Owen Harper was trouble, his heart wild and his past the kind that’s spoken about in whispers. And somehow, his path was always intertwined with Kensington’s, every interaction crushing her, ruining her hope for any future better than her now. Sometimes, though, what everyone warns is trouble, is exactly what the heart needs. Owen Harper was consumed with darkness, and it held onto his soul for years. When Kensington looked at him, she saw a boy who’d gotten good at taking others down when they threatened his carefully balanced life. But the more she looked, the more she saw other things too—good things…things to admire.
Things…to love. Things that made her want to be reckless.
And those things…they were the scariest of all.
I received copies from the author, as a giveaway.
I honestly have no idea if this book should be considered YA or NA. The reason I am putting it in YA is because the characters and situations are geared towards high schoolers, but the sexual content and language is indeed NA. So be warned now.
Wow like wow. This book is a wild ride and I mean that literally our main character Kensington has a plethora of issues regarding her – future, family, school, and life I general. The summer before her senior year in high school, her parents pick up and move them from Chicago to a small town in Illinois. With no friends and in a new area, she is unsure where exactly she fits in. The only tranquility she can find is in her piano.
Her parents purchased a house that had a basketball hoop already on the garage roof. During her first week there, she heard a ball bouncing in her driveway. She looks out and sees her neighbor, Owen Hunter. From that point on they continuously have confrontations in their neighborhood and at school.
Owen and his family grew up an outcast in town.
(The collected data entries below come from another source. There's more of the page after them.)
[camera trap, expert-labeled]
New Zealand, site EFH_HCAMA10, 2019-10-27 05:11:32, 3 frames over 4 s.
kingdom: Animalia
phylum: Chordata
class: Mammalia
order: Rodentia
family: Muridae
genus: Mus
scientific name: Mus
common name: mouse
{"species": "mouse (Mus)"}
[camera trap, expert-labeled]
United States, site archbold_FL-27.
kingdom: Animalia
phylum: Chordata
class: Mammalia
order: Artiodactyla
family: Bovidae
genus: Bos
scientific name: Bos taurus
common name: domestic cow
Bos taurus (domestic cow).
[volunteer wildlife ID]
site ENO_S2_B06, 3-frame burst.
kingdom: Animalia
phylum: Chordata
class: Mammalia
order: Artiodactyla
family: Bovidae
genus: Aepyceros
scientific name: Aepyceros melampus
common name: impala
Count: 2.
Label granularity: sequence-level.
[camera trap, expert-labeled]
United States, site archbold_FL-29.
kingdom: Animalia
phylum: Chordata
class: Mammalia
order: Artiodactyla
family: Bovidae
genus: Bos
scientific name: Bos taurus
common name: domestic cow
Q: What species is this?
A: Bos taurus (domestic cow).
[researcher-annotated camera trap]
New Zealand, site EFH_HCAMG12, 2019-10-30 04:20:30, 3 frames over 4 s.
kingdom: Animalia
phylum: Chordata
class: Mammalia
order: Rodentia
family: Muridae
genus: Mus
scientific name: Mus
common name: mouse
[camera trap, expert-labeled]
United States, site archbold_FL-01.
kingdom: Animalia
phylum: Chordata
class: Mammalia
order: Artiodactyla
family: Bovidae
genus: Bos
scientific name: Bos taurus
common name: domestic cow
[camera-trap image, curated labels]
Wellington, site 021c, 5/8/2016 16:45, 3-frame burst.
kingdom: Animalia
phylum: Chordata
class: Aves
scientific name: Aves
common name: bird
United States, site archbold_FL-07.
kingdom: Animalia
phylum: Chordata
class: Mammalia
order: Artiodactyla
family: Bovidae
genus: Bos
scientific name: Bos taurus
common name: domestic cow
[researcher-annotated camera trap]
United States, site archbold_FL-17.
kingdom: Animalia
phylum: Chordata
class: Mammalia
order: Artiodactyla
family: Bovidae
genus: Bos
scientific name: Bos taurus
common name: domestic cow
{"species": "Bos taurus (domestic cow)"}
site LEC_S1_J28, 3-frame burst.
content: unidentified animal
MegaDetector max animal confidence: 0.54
His father died when he was young and they never been financially well-off. Between taking care of his mother, his older brother, his younger brother and his grandfather, Owen already has a lot on his plate. The one good thing that gives him peace and clarity is playing basketball.
What I liked about this book was – it’s different. Yeah you have your typical boy-meets- girl, girl-meets-bad-boy, a girl that sheltered and naïve. What is different about it, is all their external crap that beats up at them and how much they beat up at each other. They purposely do things to hurt the other one, but it ends up becoming a game of flirting. I love how Owen becomes Kensi’s rock. No matter all the crud that was happening in Owen’s life he was constantly there as a support and help for Kensi. When Kensington’s father and mother have difficulties – I’m not going to tell you what happens – no one was there to help her get through it and feel better. There’s a few twist and turns with different characters.
Well done Ginger Scott. I truly enjoyed the growth of each of the characters in their own way. Kensi, Owen, and Kensi’s mom each had their own epiphany. Majority of the book is from the point-of-view of Kensington. She still gives us a sense of the struggles that Owen is going through. We get glimpses of the good and bad situations going on in Owen’s home. I love Owen’s grandfather. The feisty old man who is wise and funny brings some lightheartedness into Kensi and Owen’s life. He seems like the voice of reason in the few times he is interacting with others in the book.
Well duh! Of course you should.
If what I have said is not enough to convince
you that you should read it, I am not sure what to say to help you.